Nimz credited her time at both junior college programs for giving her insight into the totality of running a college basketball program, something that was evident in her two seasons at UTRGV.
“Anna is a hard-working winner,” said UTRGV head coach Lane Lord, who took Nimz on his Pittsburg State staff as a graduate assistant after her playing career ended.
“She knows how to handle every facet of our program to the point I could leave for a week and she would not miss a beat overseeing the team. She will win games but academics and family will both be high priorities for her, too. People are going to love her because she will take an interest in them. She is going to make somebody feel important every day.”
In addition to averaging 10.9 points and 3.1 assists per game in her two seasons at Pittsburg State, Nimz was named the Pittsburg State Outstanding Student-Athlete of the Year for 2006-07 and was a named Student Major of the Year in Health, Human Performance and Recreation. A two-time Pittsburg State graduate, Nimz was the 2008-09 Graduate Student of the Year in Health, Human Performance and Recreation.
She was Kilgore College’s Employee of the Year in 2016-17.
“Anna’s resume also reflects one who leads by example and gets involved,” Burke said. “She is going to be a great addition to our department, our campus and in our community. She will place value on cultivating relationships and engaging all constituencies, including Lady Demon alumni.

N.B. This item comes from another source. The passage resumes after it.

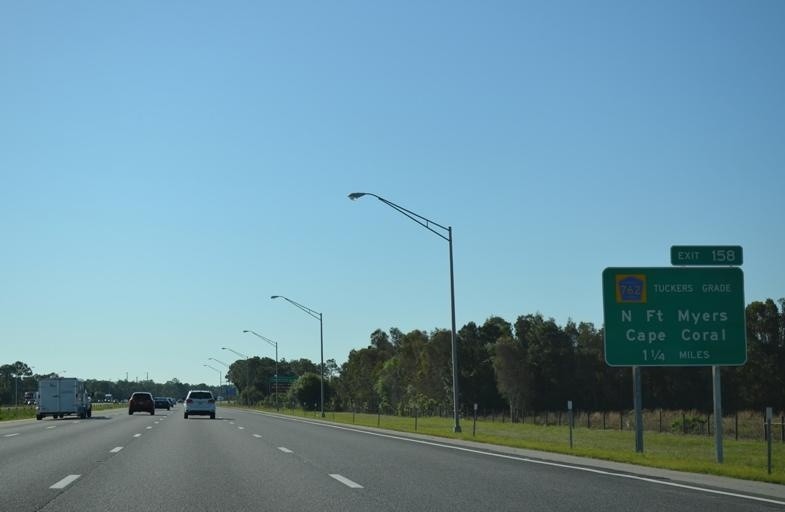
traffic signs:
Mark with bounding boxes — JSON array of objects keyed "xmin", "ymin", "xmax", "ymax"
[{"xmin": 602, "ymin": 266, "xmax": 747, "ymax": 366}]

She has a tremendous work ethic and will work tirelessly to enhance the profile of the program.”
Nimz began her coaching career at Pittsburg State as a graduate assistant, helping lead the Gorillas to their first 20-win season in 14 years while recruiting and coaching eight All-Mid-America Intercollegiate Athletics Association honorees.

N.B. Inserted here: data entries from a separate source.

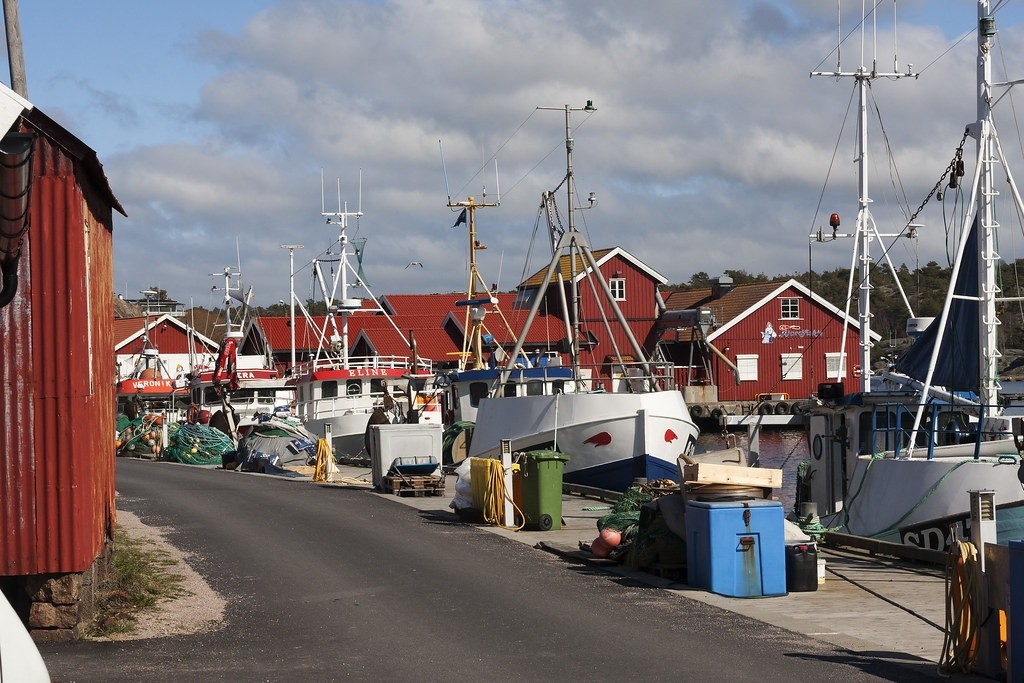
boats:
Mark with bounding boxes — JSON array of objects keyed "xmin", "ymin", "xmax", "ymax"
[
  {"xmin": 274, "ymin": 166, "xmax": 446, "ymax": 465},
  {"xmin": 719, "ymin": 0, "xmax": 1023, "ymax": 550},
  {"xmin": 115, "ymin": 235, "xmax": 299, "ymax": 434},
  {"xmin": 441, "ymin": 101, "xmax": 699, "ymax": 500}
]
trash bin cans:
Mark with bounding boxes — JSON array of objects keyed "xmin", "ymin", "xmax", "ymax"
[{"xmin": 513, "ymin": 450, "xmax": 571, "ymax": 531}]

The similarities in Pittsburg and Natchitoches appealed to Nimz.
“I enjoy the small town and heard how family-oriented the university is,” Nimz said. “I heard amazing things about the people in town and the people at the university. For me, that’s attractive.”

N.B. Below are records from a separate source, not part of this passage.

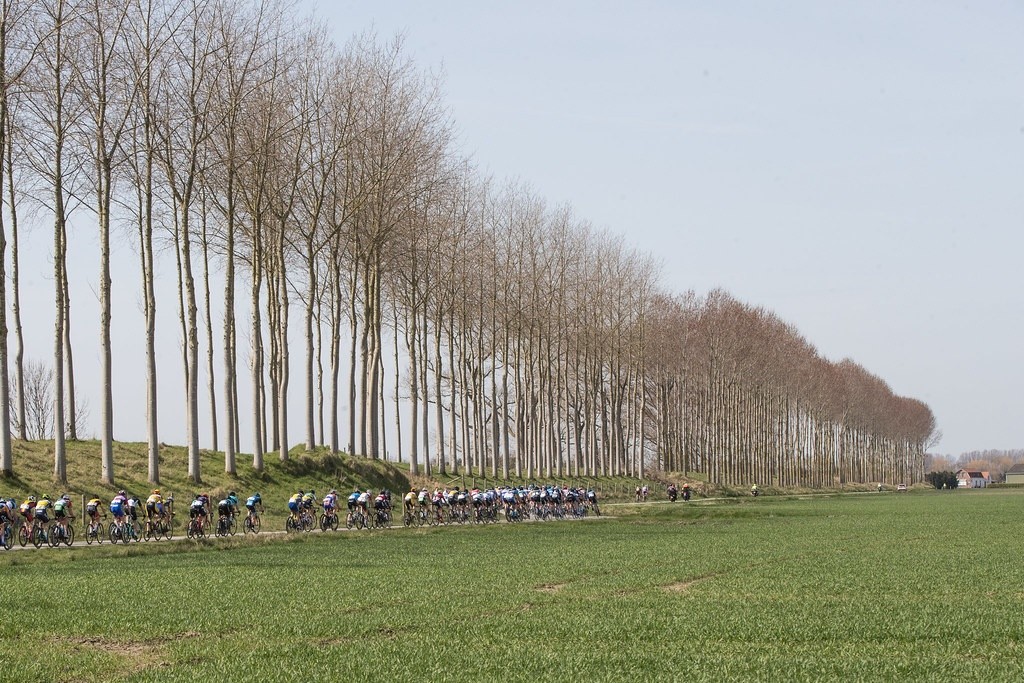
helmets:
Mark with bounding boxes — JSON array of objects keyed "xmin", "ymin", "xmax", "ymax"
[
  {"xmin": 229, "ymin": 491, "xmax": 235, "ymax": 495},
  {"xmin": 202, "ymin": 493, "xmax": 208, "ymax": 498},
  {"xmin": 298, "ymin": 486, "xmax": 459, "ymax": 494},
  {"xmin": 0, "ymin": 489, "xmax": 174, "ymax": 502},
  {"xmin": 255, "ymin": 493, "xmax": 259, "ymax": 496}
]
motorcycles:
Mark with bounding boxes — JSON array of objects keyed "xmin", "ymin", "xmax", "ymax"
[
  {"xmin": 669, "ymin": 490, "xmax": 678, "ymax": 502},
  {"xmin": 751, "ymin": 489, "xmax": 759, "ymax": 497},
  {"xmin": 681, "ymin": 489, "xmax": 692, "ymax": 501},
  {"xmin": 878, "ymin": 487, "xmax": 881, "ymax": 492}
]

The Lady Demon tradition also appealed to Nimz.
“It’s a place you can win,” she said. “It has a strong basketball tradition. The facilities put you in a position to excite kids. It presents itself as an exciting opportunity. I like the Southland Conference. It’s a very competitive, tradition-rich conference.”
Although unable to visit campus because of issues surrounding the novel coronavirus/COVID-19 pandemic, Nimz was able to speak to several current Lady Demons during the interview process.
“I was able to meet with Lacee (Savage), Tristen (Washington) and Halei (Gillis),” Nimz said. “The thing that stood out is they’re ready to work. Every one of them mentioned making the conference tournament. I asked them if they wanted to make the tournament or put in the work to make the tournament. The responses I got back from them were great. I’m really happy with everything they brought to the table.
“They seemed excited about things instead of being more reserved. What excited me is, when this broke, I got text messages from all three girls.”
Nimz joins Pat Nolen Pierson, James Smith, Jennifer Graf, Brooke and Scott Stoehr, Jordan Dupuy and Bilderback as coaches whose first Division I job came at Northwestern State.
“To be 34 and to have an opportunity to take over a great program, in a place where you feel you fit, that’s important,” Nimz said. “I’m excited about the intangibles surrounding this opportunity.”